» **GIVEN REQUEST**
How many lines in the listing below contain the string "dhol"? Reply with the number alone.

» **INFORMATION PROVIDED**
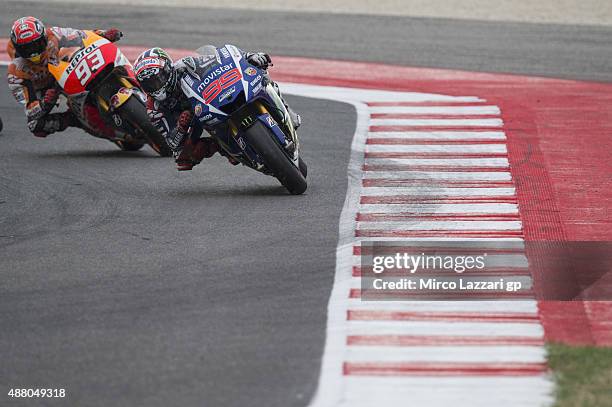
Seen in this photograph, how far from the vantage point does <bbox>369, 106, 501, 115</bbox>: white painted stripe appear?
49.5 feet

--

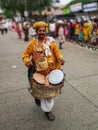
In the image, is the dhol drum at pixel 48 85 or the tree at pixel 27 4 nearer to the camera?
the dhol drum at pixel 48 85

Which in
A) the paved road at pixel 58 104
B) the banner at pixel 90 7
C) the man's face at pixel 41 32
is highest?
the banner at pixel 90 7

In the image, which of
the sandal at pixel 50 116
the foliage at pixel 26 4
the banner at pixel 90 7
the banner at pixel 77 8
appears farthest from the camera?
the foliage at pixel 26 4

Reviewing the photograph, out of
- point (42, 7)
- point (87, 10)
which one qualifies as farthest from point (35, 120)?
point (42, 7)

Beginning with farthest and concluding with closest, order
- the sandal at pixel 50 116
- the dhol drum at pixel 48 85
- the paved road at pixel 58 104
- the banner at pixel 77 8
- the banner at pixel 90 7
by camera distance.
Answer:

...

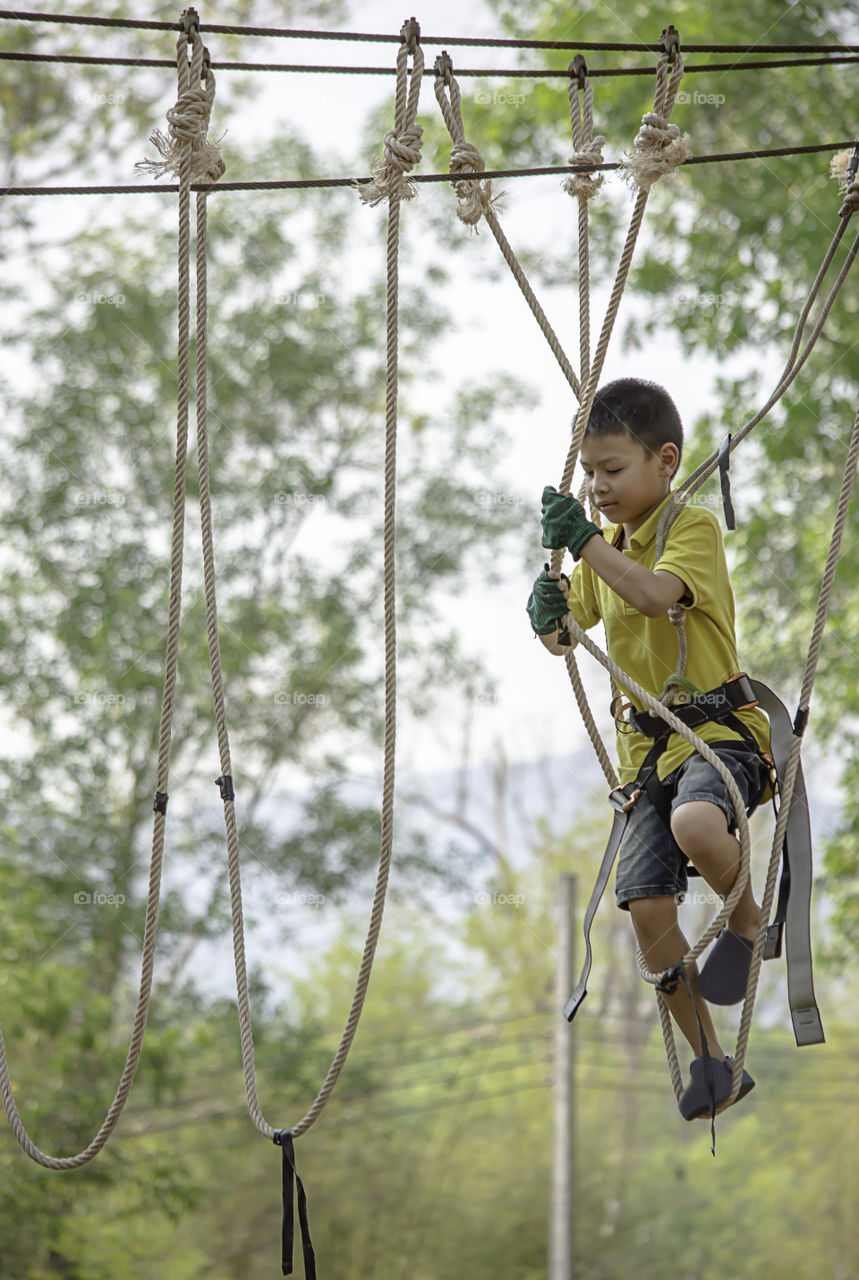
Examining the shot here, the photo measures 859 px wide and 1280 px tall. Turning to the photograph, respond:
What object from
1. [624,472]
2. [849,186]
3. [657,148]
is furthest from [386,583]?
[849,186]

» **WRITTEN RESPONSE**
3